Data excerpts:
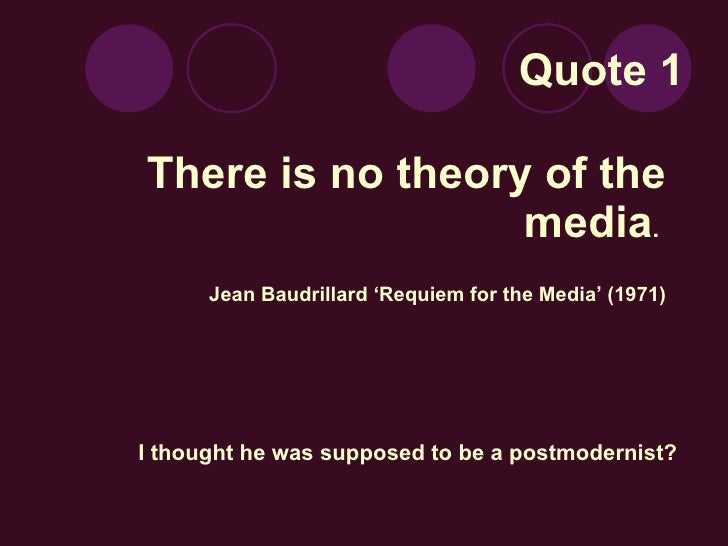 Quote 1

There is no theory of the media.

Jean Baudrillard ‘Requiem for the Media’ (1971)

I thought he was supposed to be a postmodernist?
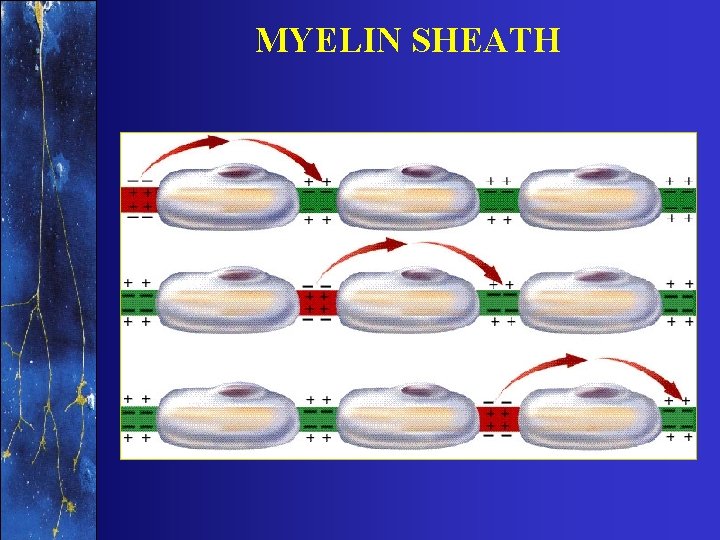 MYELIN SHEATH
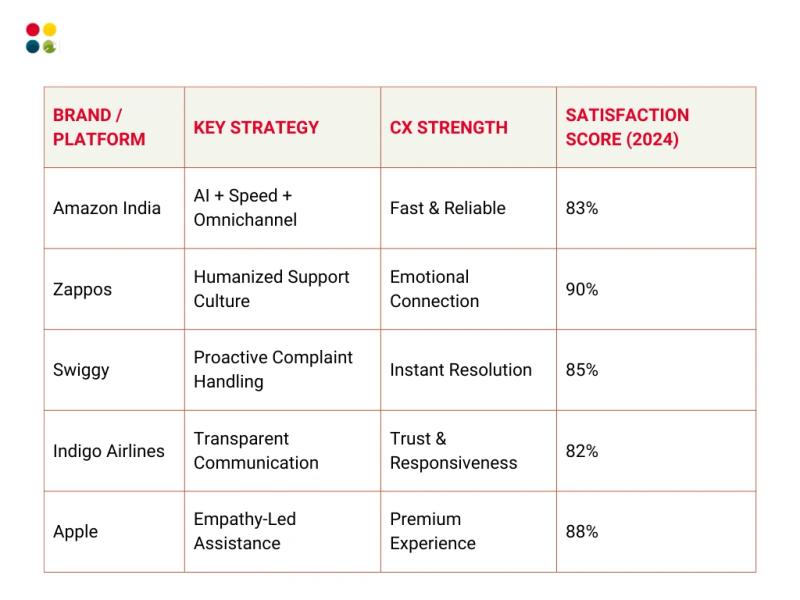 | BRAND / PLATFORM | KEY STRATEGY | CX STRENGTH | SATISFACTION SCORE (2024) |
|---|---|---|---|
| Amazon India | AI + Speed + Omnichannel | Fast & Reliable | 83% |
| Zappos | Humanized Support Culture | Emotional Connection | 90% |
| Swiggy | Proactive Complaint Handling | Instant Resolution | 85% |
| Indigo Airlines | Transparent Communication | Trust & Responsiveness | 82% |
| Apple | Empathy-Led Assistance | Premium Experience | 88% |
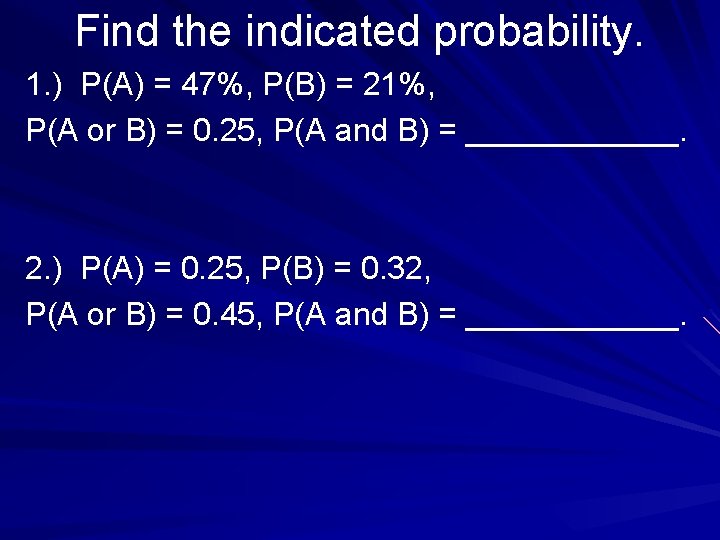 Find the indicated probability.

1.) P(A) = 47%, P(B) = 21%,
P(A or B) = 0.25, P(A and B) = ____________.

2.) P(A) = 0.25, P(B) = 0.32,
P(A or B) = 0.45, P(A and B) = ____________.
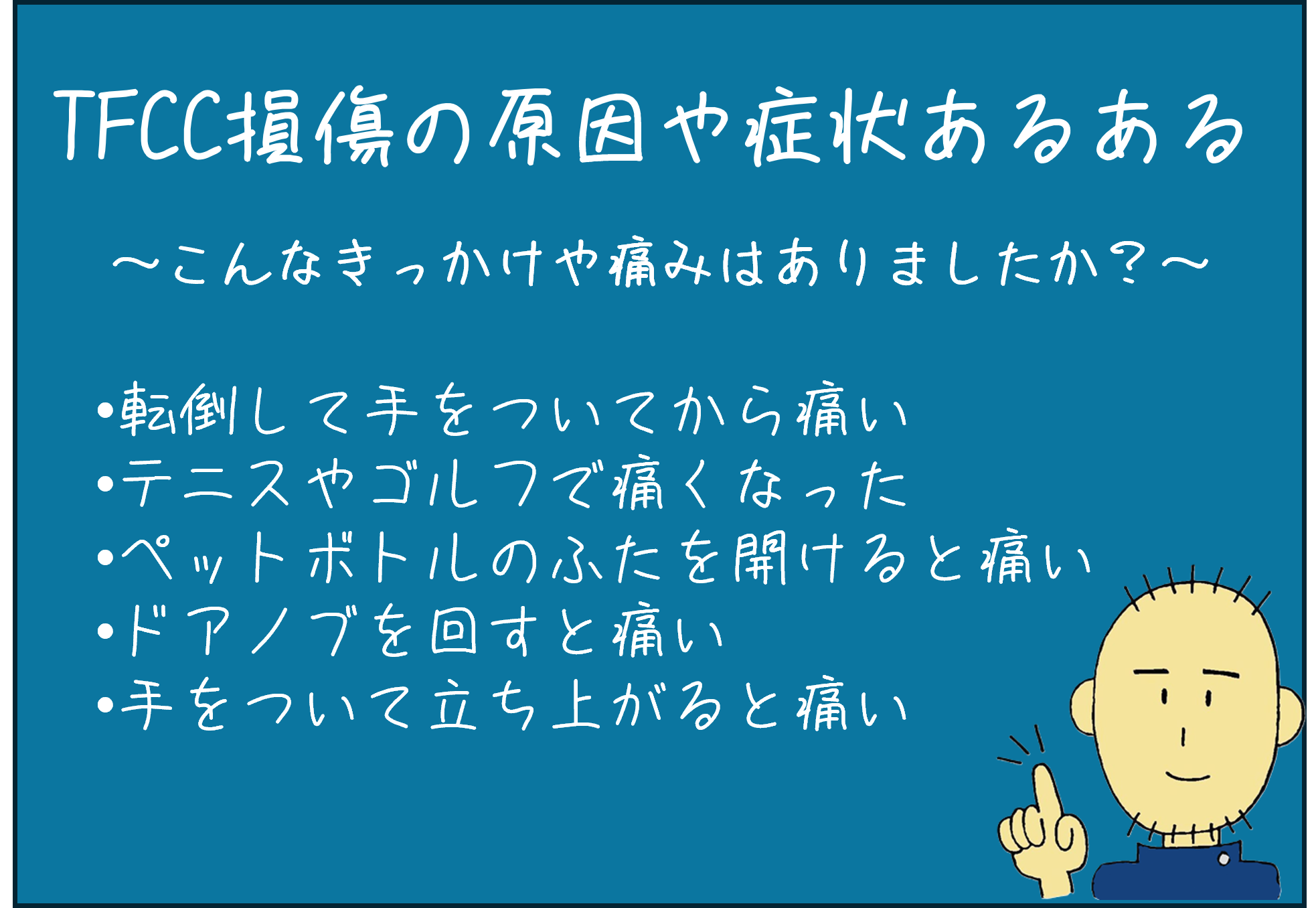 TFCC損傷の原因や症状あるある

～こんなきっかけや痛みはありましたか？～

•転倒して手をついてから痛い
•テニスやゴルフで痛くなった
•ペットボトルのふたを開けると痛い
•ドアノブを回すと痛い
•手をついて立ち上がると痛い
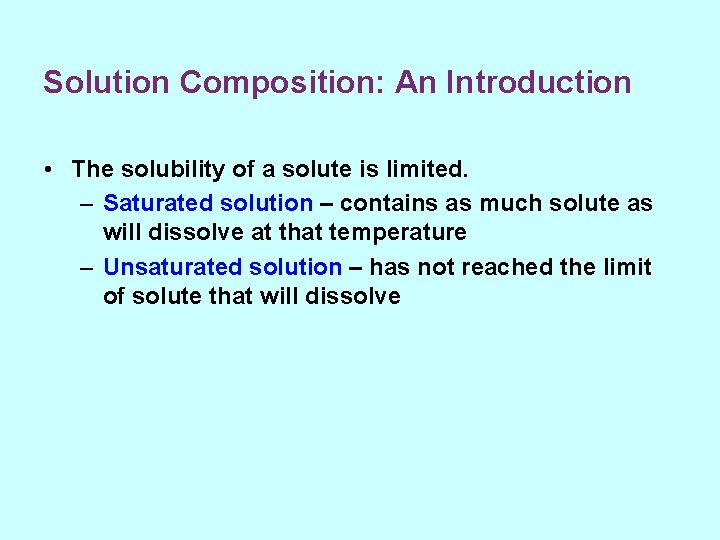 Solution Composition: An Introduction

• The solubility of a solute is limited.
– Saturated solution – contains as much solute as will dissolve at that temperature
– Unsaturated solution – has not reached the limit of solute that will dissolve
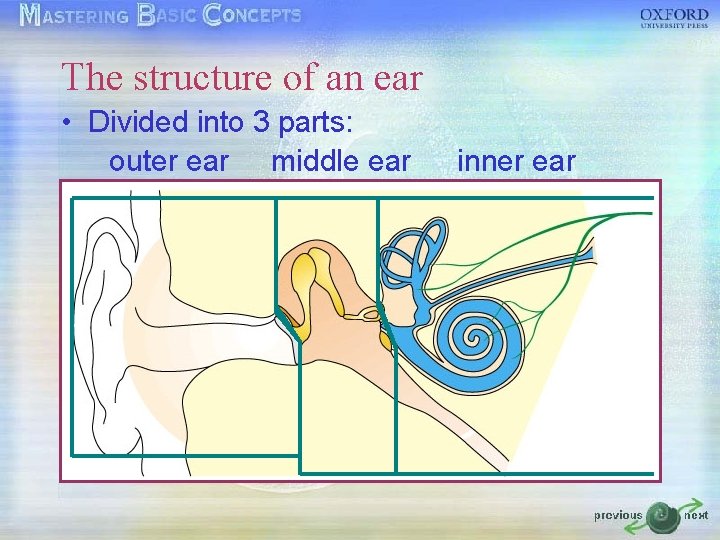 MASTERING BASIC CONCEPTS

OXFORD
UNIVERSITY PRESS

The structure of an ear

• Divided into 3 parts:
outer ear middle ear inner ear

previous next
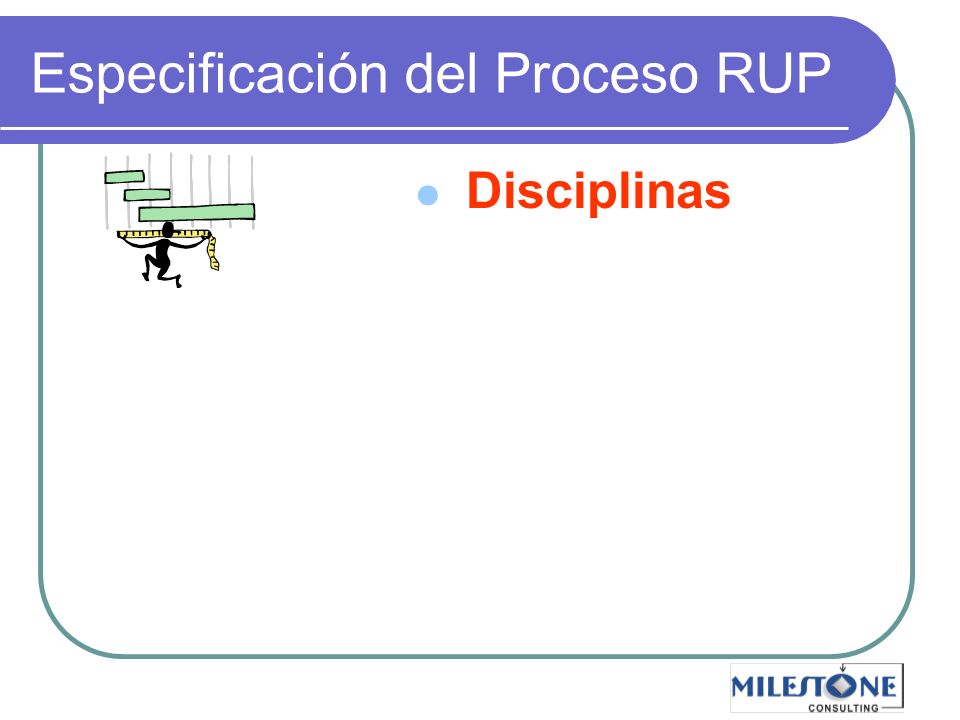 Especificación del Proceso RUP

Disciplinas

MILESTONE
CONSULTING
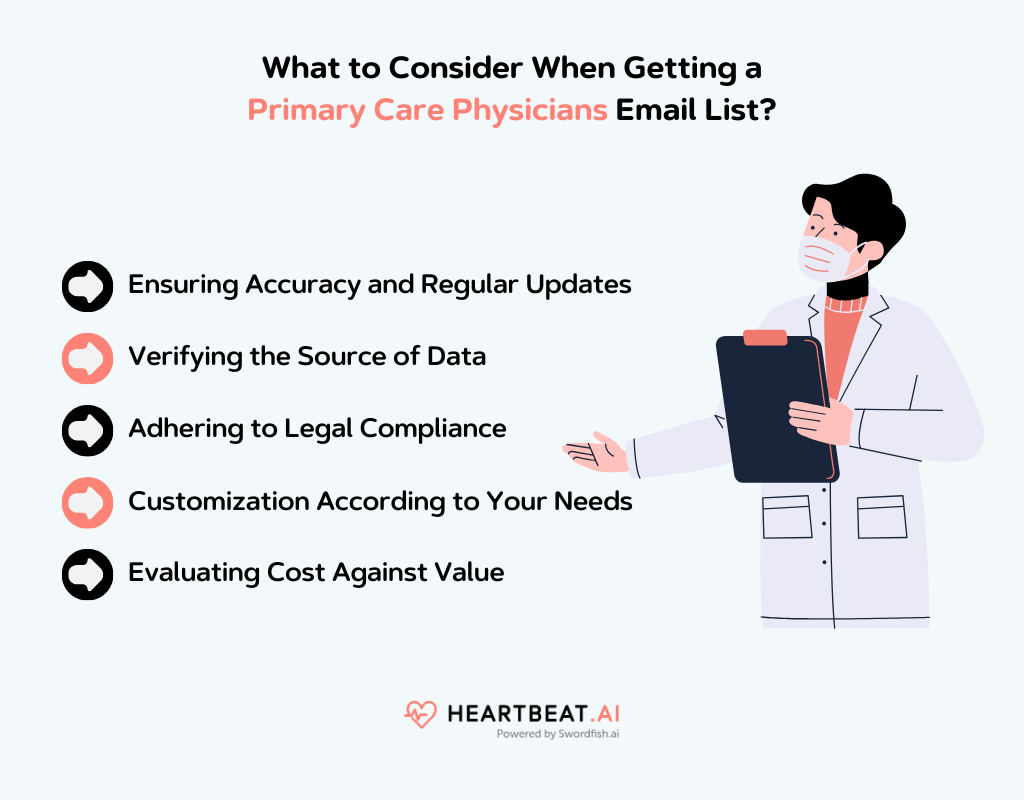 What to Consider When Getting a Primary Care Physicians Email List?

Ensuring Accuracy and Regular Updates

Verifying the Source of Data

Adhering to Legal Compliance

Customization According to Your Needs

Evaluating Cost Against Value

HEARTBEAT.AI
Powered by Swordfish.ai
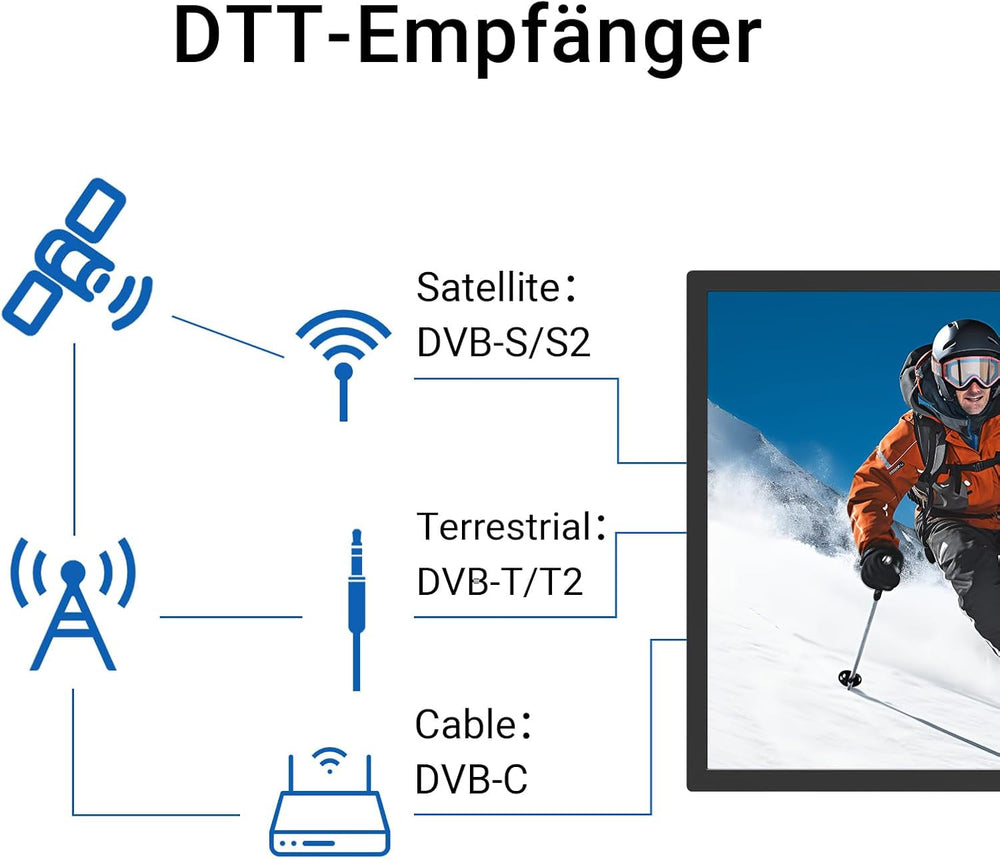 DTT-Empfänger

Satellite：
DVB-S/S2

Terrestrial：
DVB-T/T2

Cable：
DVB-C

### WHAT IS REQUIRED
Find the string "dissolve" in the entries above. Copy each line where it occurs.

### SOLUTION TO THIS TASK
– Saturated solution – contains as much solute as will dissolve at that temperature
– Unsaturated solution – has not reached the limit of solute that will dissolve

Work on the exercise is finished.